_Passage provided_
* * *
In continuation of the previous article on improving SQL query performance, let us examine a few table level modifications that can be made for faster output generation.
Indexes
For the uninitiated, an index is a special lookup table that is created to store a column or a subset of columns of a table, that is used by the database engine to speed up data retrieval. A general practice is to index the most frequently queried columns of the table so the database can use the index as a quick lookup table instead of scanning the entire table. Further, the data in the index is sorted (ascending order by default) at the time of index creation which further improves the performance of queries requiring sorted data.
Image Source : Toad World Blog
Creating an index on a table is the most common and sure-fire means of improving a query performance. Then why hold off this topic till Part II of the post on SQL query optimisation?
That's because index creation is a slightly more nuanced topic that requires a proper knowledge of the table data, entity relationships and an idea of the columns that will be frequently searched. It is also important to remember that creating too many indexes can introduce an overhead and might degrade the performance of DML operations(INSERT/UPDATE/DELETE) on the respective tables if overdone. Above all, as an SQL developer, you may or may not have the privileges to create indexes at will in a traditional RDBMS used for storing production data for the reasons just outlined.
Which begs the question - Can we leverage the use of previously created indexes for our queries in situations where we have no control on the index manipulation?
The answer is YES and below are a few guidelines for using indexes to our advantage. Before proceeding, a quick look at composite indexes. Composite indexes are indexes built on a combination of two or more columns which are likely to be queried together.
* * *
_Extracted data_
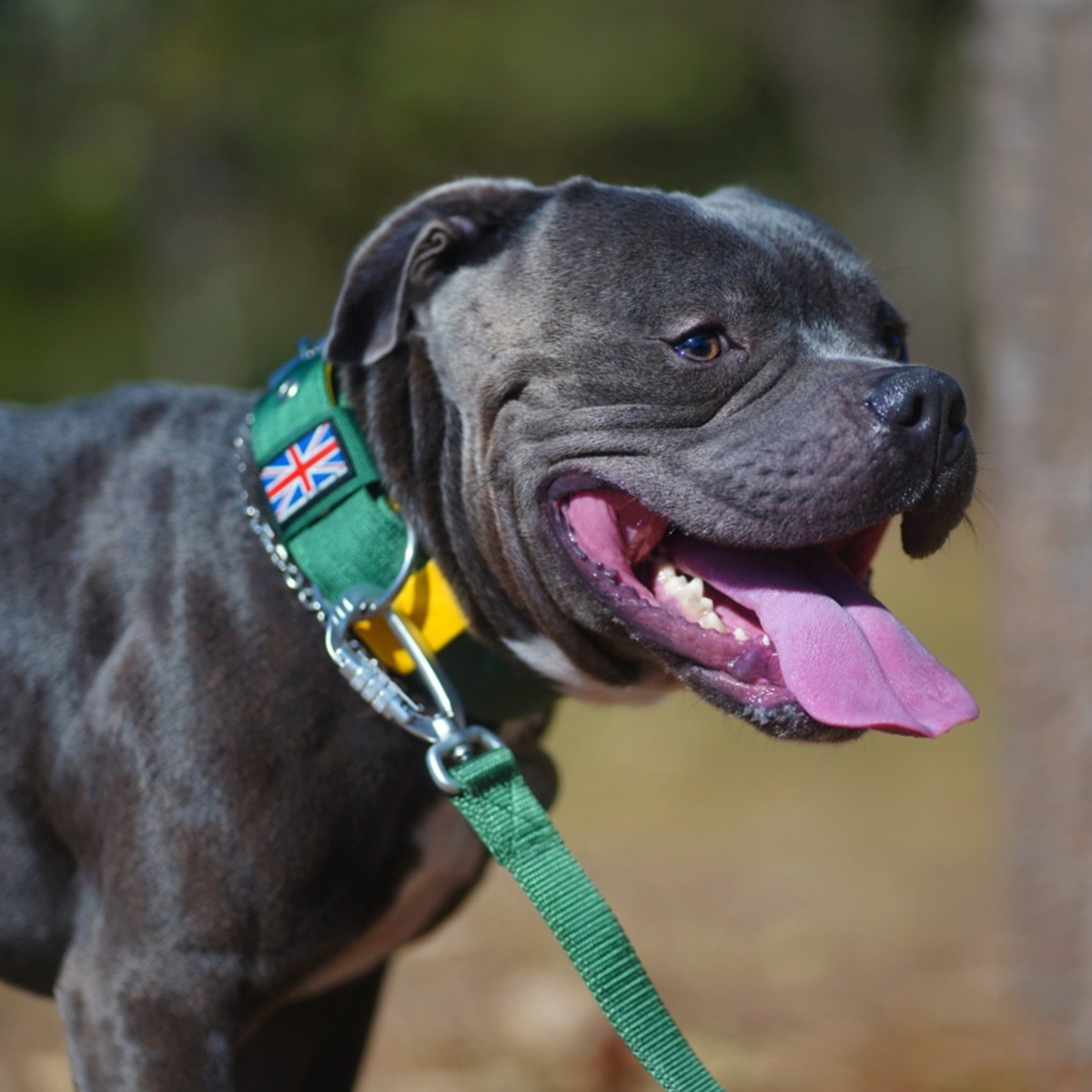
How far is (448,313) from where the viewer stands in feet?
9.55

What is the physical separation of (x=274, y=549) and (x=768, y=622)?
90cm

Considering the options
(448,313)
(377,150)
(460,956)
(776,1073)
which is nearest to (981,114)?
(448,313)

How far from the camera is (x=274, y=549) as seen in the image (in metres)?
2.80

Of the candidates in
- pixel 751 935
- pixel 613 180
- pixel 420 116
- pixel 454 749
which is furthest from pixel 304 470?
pixel 420 116

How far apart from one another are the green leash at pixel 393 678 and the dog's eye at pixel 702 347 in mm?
588

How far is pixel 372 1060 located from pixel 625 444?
2.72m

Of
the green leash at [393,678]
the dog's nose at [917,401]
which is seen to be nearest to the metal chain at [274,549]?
the green leash at [393,678]

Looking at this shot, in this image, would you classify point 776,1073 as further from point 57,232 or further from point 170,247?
point 57,232

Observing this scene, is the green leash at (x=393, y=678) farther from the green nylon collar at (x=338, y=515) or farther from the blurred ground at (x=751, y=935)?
the blurred ground at (x=751, y=935)

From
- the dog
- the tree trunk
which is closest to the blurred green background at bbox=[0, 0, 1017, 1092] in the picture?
the tree trunk

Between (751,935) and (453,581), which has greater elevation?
(453,581)

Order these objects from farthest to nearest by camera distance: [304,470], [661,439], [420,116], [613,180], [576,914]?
[420,116], [613,180], [304,470], [661,439], [576,914]

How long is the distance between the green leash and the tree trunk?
212cm

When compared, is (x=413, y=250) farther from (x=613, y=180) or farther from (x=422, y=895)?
(x=613, y=180)
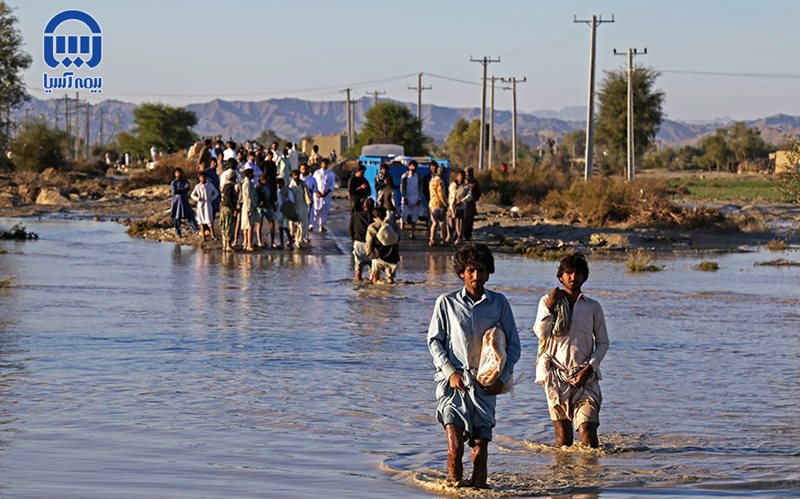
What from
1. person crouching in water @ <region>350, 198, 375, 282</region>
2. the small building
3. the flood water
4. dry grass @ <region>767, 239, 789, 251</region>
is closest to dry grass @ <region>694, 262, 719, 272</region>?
the flood water

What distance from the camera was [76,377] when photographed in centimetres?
1278

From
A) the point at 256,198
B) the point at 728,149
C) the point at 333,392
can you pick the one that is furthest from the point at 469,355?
the point at 728,149

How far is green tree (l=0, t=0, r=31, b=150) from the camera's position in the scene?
47.3 m

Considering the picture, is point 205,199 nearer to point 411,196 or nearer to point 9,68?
point 411,196

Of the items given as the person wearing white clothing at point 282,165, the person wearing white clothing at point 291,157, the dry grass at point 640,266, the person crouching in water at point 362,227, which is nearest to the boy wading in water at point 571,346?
the person crouching in water at point 362,227

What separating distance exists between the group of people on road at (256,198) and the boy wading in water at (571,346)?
17.3 metres

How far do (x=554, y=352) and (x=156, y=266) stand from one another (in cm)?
1669

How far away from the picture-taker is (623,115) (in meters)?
92.1

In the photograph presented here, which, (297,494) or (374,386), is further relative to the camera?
(374,386)

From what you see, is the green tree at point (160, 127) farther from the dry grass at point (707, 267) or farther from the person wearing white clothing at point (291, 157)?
the dry grass at point (707, 267)

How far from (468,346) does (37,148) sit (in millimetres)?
62244

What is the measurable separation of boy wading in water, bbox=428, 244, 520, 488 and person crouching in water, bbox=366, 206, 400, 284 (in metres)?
12.1

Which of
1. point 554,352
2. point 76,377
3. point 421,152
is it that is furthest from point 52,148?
point 554,352

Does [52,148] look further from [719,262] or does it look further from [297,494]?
[297,494]
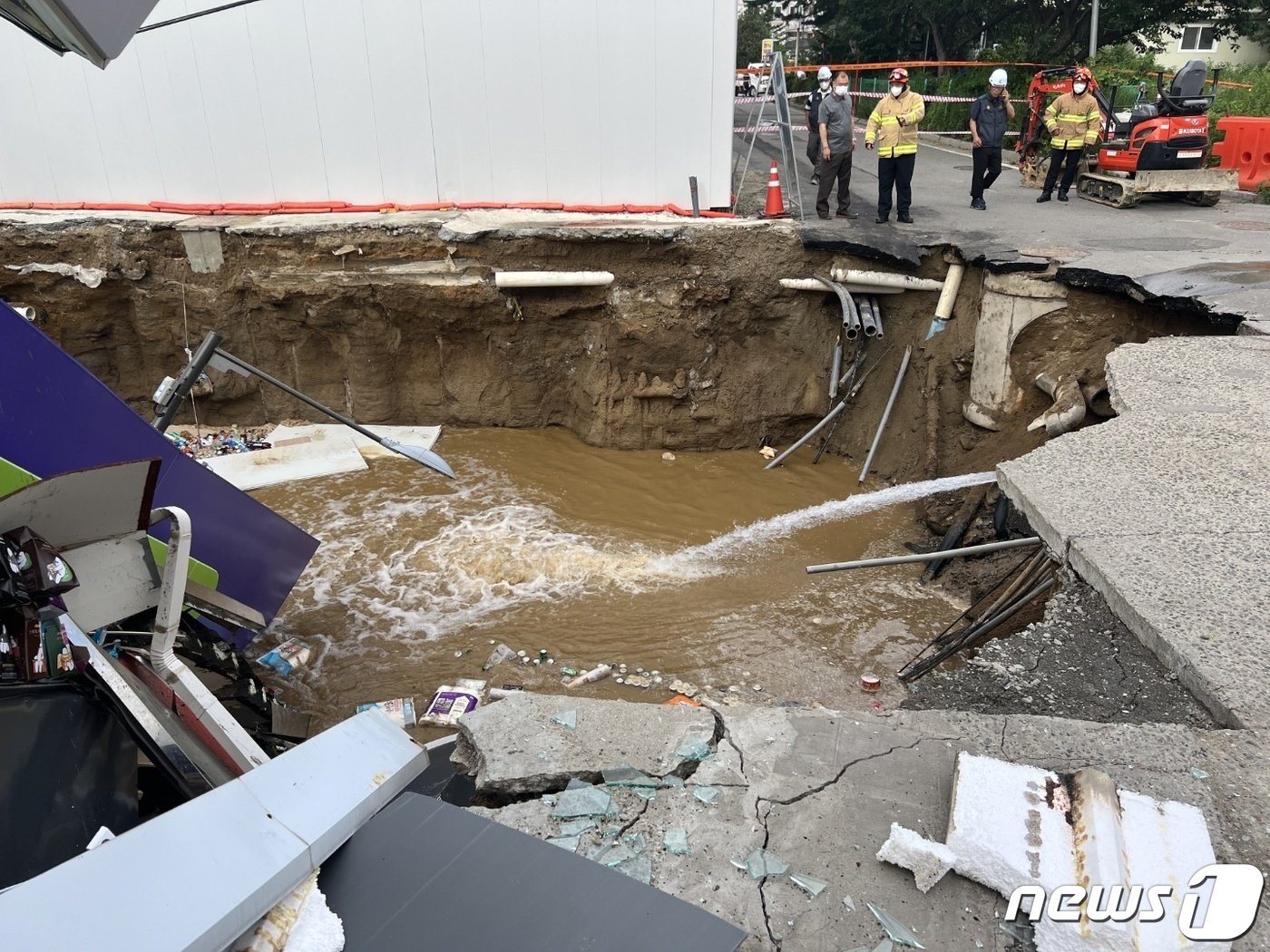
* * *
_Task to carry out_
Continue the article on SQL indexes from the point where it stops, picking up right after the explanation of composite indexes. The records have nothing to do with the SQL indexing article.

_Answer to this exercise_
- Check if you can rewrite your query to use the indexed columns as a part of your WHERE clause. For instance, consider the following table subset of the customer_products_date table having a composite index on the column (month_c,year_c)
customer_id | product_id | date_of_purchase | month_c | year_c |
C1 | P5 | 31-Dec-2020 | 12 | 2020 |
C1 | P2 | 30-Dec-2020 | 12 | 2020 |
C2 | P1 | 25-Nov-2020 | 11 | 2020 |
If we had to write a query to find the purchases done in a particular month of a year, it would be prudent to use the indexed month_c and year_c column instead of using the date_of_purchase column as follows:
SELECT customer_id,product_id
FROM customer_products_date
WHERE month_c=12
AND year_c=2020;
- Leverage composite indexes to query individual columns too
Consider a table employee_dept table with the following columns and having a composite index on (employee_id, dept_id).
Employee_id | Dept_id | Salary | Date_of_joining |
E1 | 1 | 50000 | 20-Jan-2020 |
E2 | 2 | 20000 | 21-Feb-2021 |
Any query using the employee_id column will make use of the index created instead of scanning the entire table as the employee_id is the leading (i.e first) column in the composite index.
What if we issue a query using only the dept_id column for filtering records, like below?
SELECT employee_id, dept_id
FROM employee_dept
WHERE dept_id=10;
Well, in that case, Oracle ( From release 9i onwards), performs something called as an index skip scan
which probes the index multiple times instead of a simple index look-up for fetching the results. While this may take a little longer than a separate index created on the dept_id column, it is still faster that going through the entire employee_dept table. It also reduces the number of indexes that must be created and maintained, not to mention preventing the corresponding space wastage incurred for building multiple indexes.
The PARALLEL Hint
Hints in Oracle are directives that instruct the database engine to use certain techniques to effectively process the query. Though the use of hints is controversial, to say the least, as they have a tendency to meddle with the optimiser and its ability to choose the most efficient way to process a query, there are some Hints
- like the PARALLEL hint which is commonly used for faster fetches.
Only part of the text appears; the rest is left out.